- Given request
Retype everything in the listing, leaving each line exactly as it is.

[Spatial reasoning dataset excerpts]
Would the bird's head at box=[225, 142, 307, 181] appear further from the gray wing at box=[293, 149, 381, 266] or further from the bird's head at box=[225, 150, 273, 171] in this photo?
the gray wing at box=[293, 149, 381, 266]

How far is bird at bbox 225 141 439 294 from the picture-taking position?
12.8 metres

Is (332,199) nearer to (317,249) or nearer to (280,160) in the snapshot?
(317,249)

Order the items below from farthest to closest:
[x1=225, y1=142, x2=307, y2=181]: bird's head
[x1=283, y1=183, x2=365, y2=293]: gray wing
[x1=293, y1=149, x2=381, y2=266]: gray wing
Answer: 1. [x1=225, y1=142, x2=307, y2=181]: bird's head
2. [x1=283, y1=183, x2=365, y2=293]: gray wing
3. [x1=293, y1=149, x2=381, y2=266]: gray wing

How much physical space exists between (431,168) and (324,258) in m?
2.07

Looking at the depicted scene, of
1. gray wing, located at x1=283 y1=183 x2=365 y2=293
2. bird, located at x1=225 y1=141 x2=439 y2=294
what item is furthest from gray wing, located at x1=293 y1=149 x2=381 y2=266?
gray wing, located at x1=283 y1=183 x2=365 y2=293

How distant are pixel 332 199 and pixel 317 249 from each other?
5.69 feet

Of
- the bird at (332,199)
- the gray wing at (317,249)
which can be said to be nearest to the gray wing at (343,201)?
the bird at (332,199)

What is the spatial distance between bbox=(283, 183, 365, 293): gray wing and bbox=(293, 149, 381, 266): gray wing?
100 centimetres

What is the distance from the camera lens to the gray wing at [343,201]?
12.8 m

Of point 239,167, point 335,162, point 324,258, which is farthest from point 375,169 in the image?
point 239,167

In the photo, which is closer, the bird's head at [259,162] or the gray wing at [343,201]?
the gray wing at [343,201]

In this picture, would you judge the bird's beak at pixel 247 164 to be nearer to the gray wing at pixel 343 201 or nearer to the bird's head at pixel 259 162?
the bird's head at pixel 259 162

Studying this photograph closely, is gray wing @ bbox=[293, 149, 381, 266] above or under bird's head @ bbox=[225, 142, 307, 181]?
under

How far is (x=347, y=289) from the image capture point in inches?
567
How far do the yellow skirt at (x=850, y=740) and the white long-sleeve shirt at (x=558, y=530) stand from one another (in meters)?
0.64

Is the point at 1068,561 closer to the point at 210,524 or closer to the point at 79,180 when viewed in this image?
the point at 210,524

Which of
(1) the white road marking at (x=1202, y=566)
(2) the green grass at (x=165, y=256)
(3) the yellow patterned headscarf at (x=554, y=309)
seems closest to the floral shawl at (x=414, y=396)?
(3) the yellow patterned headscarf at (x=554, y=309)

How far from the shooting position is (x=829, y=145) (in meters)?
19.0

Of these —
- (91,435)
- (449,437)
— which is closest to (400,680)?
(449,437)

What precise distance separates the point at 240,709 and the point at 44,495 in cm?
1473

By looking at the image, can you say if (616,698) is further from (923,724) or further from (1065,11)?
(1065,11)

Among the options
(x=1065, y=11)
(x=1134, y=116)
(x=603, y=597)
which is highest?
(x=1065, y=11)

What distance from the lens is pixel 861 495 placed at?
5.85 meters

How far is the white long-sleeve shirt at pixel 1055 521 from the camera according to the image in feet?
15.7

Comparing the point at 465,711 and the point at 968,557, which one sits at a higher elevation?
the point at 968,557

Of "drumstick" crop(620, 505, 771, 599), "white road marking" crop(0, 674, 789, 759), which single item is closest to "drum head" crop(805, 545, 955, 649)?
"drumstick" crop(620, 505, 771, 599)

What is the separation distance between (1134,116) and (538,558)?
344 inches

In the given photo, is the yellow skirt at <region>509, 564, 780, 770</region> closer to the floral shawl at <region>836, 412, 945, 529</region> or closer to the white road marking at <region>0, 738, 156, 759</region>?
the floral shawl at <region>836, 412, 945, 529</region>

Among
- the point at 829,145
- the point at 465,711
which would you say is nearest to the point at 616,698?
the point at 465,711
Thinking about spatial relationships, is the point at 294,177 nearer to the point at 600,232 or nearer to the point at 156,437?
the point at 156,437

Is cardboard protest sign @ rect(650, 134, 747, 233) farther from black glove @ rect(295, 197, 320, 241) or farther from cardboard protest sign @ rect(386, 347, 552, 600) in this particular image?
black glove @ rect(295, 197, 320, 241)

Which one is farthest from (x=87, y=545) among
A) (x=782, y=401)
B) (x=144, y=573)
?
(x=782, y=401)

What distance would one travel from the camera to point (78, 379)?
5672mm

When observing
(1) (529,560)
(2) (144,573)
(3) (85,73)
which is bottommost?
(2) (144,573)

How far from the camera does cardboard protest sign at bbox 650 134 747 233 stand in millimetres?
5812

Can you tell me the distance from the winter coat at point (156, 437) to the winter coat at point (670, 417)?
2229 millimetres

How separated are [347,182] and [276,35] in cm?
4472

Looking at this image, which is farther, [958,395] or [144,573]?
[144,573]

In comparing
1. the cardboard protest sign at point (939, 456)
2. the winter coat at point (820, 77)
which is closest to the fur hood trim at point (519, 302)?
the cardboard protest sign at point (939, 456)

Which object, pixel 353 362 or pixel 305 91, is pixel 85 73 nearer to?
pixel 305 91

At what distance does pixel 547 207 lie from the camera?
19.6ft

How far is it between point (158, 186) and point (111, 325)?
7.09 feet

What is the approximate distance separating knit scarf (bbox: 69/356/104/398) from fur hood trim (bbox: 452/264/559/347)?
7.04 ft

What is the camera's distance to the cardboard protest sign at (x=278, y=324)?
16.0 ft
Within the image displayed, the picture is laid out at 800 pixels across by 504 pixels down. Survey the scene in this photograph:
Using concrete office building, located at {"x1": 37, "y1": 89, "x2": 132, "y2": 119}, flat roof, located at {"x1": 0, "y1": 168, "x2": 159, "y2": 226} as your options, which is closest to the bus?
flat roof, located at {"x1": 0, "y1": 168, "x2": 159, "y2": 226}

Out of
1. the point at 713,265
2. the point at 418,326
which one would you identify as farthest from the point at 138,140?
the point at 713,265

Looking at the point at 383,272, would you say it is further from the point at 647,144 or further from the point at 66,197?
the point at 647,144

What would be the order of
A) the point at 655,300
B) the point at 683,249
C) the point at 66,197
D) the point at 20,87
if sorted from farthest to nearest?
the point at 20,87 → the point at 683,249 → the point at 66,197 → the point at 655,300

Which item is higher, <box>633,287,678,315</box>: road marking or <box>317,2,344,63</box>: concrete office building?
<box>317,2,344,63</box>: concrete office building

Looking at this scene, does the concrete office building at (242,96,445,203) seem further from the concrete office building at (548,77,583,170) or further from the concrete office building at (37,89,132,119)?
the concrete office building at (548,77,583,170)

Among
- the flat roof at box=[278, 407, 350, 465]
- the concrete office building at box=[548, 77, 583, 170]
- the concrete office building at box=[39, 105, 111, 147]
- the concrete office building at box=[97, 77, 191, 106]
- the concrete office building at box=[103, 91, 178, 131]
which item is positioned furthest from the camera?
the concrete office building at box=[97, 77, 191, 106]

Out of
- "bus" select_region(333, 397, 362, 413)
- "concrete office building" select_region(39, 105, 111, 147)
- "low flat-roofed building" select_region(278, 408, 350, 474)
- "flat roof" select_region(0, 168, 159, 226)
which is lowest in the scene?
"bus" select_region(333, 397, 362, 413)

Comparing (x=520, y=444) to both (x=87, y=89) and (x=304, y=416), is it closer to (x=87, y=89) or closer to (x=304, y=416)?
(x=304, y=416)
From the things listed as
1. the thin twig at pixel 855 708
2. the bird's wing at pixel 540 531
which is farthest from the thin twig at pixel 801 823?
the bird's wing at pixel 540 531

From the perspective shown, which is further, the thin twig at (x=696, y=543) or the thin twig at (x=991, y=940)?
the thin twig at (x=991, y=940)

- Finished exercise
Would the bird's head at box=[225, 142, 307, 181] appear further from the gray wing at box=[293, 149, 381, 266] or further from the bird's head at box=[225, 150, 273, 171] in this photo?
the gray wing at box=[293, 149, 381, 266]

How far is bird at bbox 225 141 439 294 from the picture-taking position?
12.8 metres

Is (332,199) nearer to (317,249) or nearer to (280,160) in the snapshot?
(317,249)

Order the items below from farthest to closest:
[x1=225, y1=142, x2=307, y2=181]: bird's head
[x1=283, y1=183, x2=365, y2=293]: gray wing
[x1=293, y1=149, x2=381, y2=266]: gray wing
Answer: 1. [x1=225, y1=142, x2=307, y2=181]: bird's head
2. [x1=283, y1=183, x2=365, y2=293]: gray wing
3. [x1=293, y1=149, x2=381, y2=266]: gray wing

How much physical space exists between (431,168) and (324,258) in m?
2.07

Looking at the depicted scene, of
1. gray wing, located at x1=283 y1=183 x2=365 y2=293
2. bird, located at x1=225 y1=141 x2=439 y2=294
what item is furthest from gray wing, located at x1=293 y1=149 x2=381 y2=266?
gray wing, located at x1=283 y1=183 x2=365 y2=293

How distant are pixel 332 199 and pixel 317 249 from each other?
5.69 feet

Of
- the bird at (332,199)
- the gray wing at (317,249)
which can be said to be nearest to the gray wing at (343,201)?
the bird at (332,199)

What is the spatial distance between bbox=(283, 183, 365, 293): gray wing and bbox=(293, 149, 381, 266): gray wing?
100 centimetres

What is the distance from the camera lens to the gray wing at [343,201]?
12.8 m

Of point 239,167, point 335,162, point 324,258, which is farthest from point 375,169 in the image?
point 239,167

In the photo, which is closer, the bird's head at [259,162] or the gray wing at [343,201]?
the gray wing at [343,201]

In this picture, would you judge the bird's beak at pixel 247 164 to be nearer to the gray wing at pixel 343 201 or nearer to the bird's head at pixel 259 162?
the bird's head at pixel 259 162

Studying this photograph closely, is gray wing @ bbox=[293, 149, 381, 266] above or under bird's head @ bbox=[225, 142, 307, 181]?
under

How far is (x=347, y=289) from the image capture point in inches?
567
How far do the yellow skirt at (x=850, y=740) and the white long-sleeve shirt at (x=558, y=530) stand from one another (in meters)?
0.64

Is the point at 1068,561 closer to the point at 210,524 or closer to the point at 79,180 when viewed in this image?
the point at 210,524

Which of
(1) the white road marking at (x=1202, y=566)
(2) the green grass at (x=165, y=256)
(3) the yellow patterned headscarf at (x=554, y=309)
seems closest to the floral shawl at (x=414, y=396)?
(3) the yellow patterned headscarf at (x=554, y=309)

How far from the shooting position is (x=829, y=145) (in meters)?
19.0

Of these —
- (91,435)
- (449,437)
— which is closest to (400,680)?
(449,437)

What precise distance separates the point at 240,709 and the point at 44,495 in cm?
1473

By looking at the image, can you say if (616,698) is further from (923,724) or further from (1065,11)?
(1065,11)

Among the options
(x=1065, y=11)
(x=1134, y=116)
(x=603, y=597)
which is highest?
(x=1065, y=11)

What distance from the lens is pixel 861 495 placed at?
5.85 meters

How far is the white long-sleeve shirt at pixel 1055 521 from the camera according to the image in feet?
15.7

Comparing the point at 465,711 and the point at 968,557, which one sits at a higher elevation?
the point at 968,557

Of "drumstick" crop(620, 505, 771, 599), "white road marking" crop(0, 674, 789, 759), which single item is closest to "drum head" crop(805, 545, 955, 649)?
"drumstick" crop(620, 505, 771, 599)

What is the separation distance between (1134,116) and (538,558)?
344 inches

In the given photo, is the yellow skirt at <region>509, 564, 780, 770</region> closer to the floral shawl at <region>836, 412, 945, 529</region> or closer to the white road marking at <region>0, 738, 156, 759</region>?
the floral shawl at <region>836, 412, 945, 529</region>

Among
- the point at 829,145
- the point at 465,711
which would you say is nearest to the point at 616,698?
the point at 465,711
Thinking about spatial relationships, is the point at 294,177 nearer to the point at 600,232 or nearer to the point at 156,437?
the point at 156,437

Is cardboard protest sign @ rect(650, 134, 747, 233) farther from black glove @ rect(295, 197, 320, 241) or farther from cardboard protest sign @ rect(386, 347, 552, 600) in this particular image?
black glove @ rect(295, 197, 320, 241)

Which one is farthest from (x=87, y=545) among
A) (x=782, y=401)
B) (x=144, y=573)
?
(x=782, y=401)

What distance would one travel from the camera to point (78, 379)?
5672mm

When observing
(1) (529,560)
(2) (144,573)
(3) (85,73)
which is bottommost?
(2) (144,573)

How far from the camera does cardboard protest sign at bbox 650 134 747 233 stand in millimetres?
5812

Can you tell me the distance from the winter coat at point (156, 437) to the winter coat at point (670, 417)?
2229 millimetres

How separated are [347,182] and [276,35] in cm?
4472

Looking at this image, which is farther, [958,395] or [144,573]?
[144,573]

In comparing
1. the cardboard protest sign at point (939, 456)
2. the winter coat at point (820, 77)
which is closest to the fur hood trim at point (519, 302)?
the cardboard protest sign at point (939, 456)

Which object, pixel 353 362 or pixel 305 91, is pixel 85 73 nearer to?
pixel 305 91

At what distance does pixel 547 207 lie from the camera?
19.6ft

How far is it between point (158, 186) and point (111, 325)?
7.09 feet

What is the approximate distance separating knit scarf (bbox: 69/356/104/398) from fur hood trim (bbox: 452/264/559/347)?
7.04 ft

What is the camera's distance to the cardboard protest sign at (x=278, y=324)?
16.0 ft
Within the image displayed, the picture is laid out at 800 pixels across by 504 pixels down. Survey the scene in this photograph:
Using concrete office building, located at {"x1": 37, "y1": 89, "x2": 132, "y2": 119}, flat roof, located at {"x1": 0, "y1": 168, "x2": 159, "y2": 226} as your options, which is closest to the bus?
flat roof, located at {"x1": 0, "y1": 168, "x2": 159, "y2": 226}

Out of
1. the point at 713,265
2. the point at 418,326
which one would you identify as farthest from the point at 138,140?
the point at 713,265

Looking at the point at 383,272, would you say it is further from the point at 647,144 or further from the point at 66,197?
the point at 647,144

What would be the order of
A) the point at 655,300
B) the point at 683,249
C) the point at 66,197
D) the point at 20,87
if sorted from farthest to nearest?
the point at 20,87 → the point at 683,249 → the point at 66,197 → the point at 655,300

Which item is higher, <box>633,287,678,315</box>: road marking or <box>317,2,344,63</box>: concrete office building?
<box>317,2,344,63</box>: concrete office building

Looking at this scene, does the concrete office building at (242,96,445,203) seem further from the concrete office building at (548,77,583,170) or further from the concrete office building at (37,89,132,119)?
the concrete office building at (548,77,583,170)

Among
- the flat roof at box=[278, 407, 350, 465]
- the concrete office building at box=[548, 77, 583, 170]
- the concrete office building at box=[39, 105, 111, 147]
- the concrete office building at box=[97, 77, 191, 106]
- the concrete office building at box=[103, 91, 178, 131]
which item is positioned furthest from the camera?
the concrete office building at box=[97, 77, 191, 106]

Out of
- "bus" select_region(333, 397, 362, 413)
- "concrete office building" select_region(39, 105, 111, 147)
- "low flat-roofed building" select_region(278, 408, 350, 474)
- "flat roof" select_region(0, 168, 159, 226)
which is lowest in the scene?
"bus" select_region(333, 397, 362, 413)

Comparing (x=520, y=444) to both (x=87, y=89) and (x=304, y=416), is it closer to (x=87, y=89) or closer to (x=304, y=416)?
(x=304, y=416)
From the things listed as
1. the thin twig at pixel 855 708
2. the bird's wing at pixel 540 531
which is farthest from the thin twig at pixel 801 823?
the bird's wing at pixel 540 531

From the perspective shown, which is further, the thin twig at (x=696, y=543) or the thin twig at (x=991, y=940)?
the thin twig at (x=991, y=940)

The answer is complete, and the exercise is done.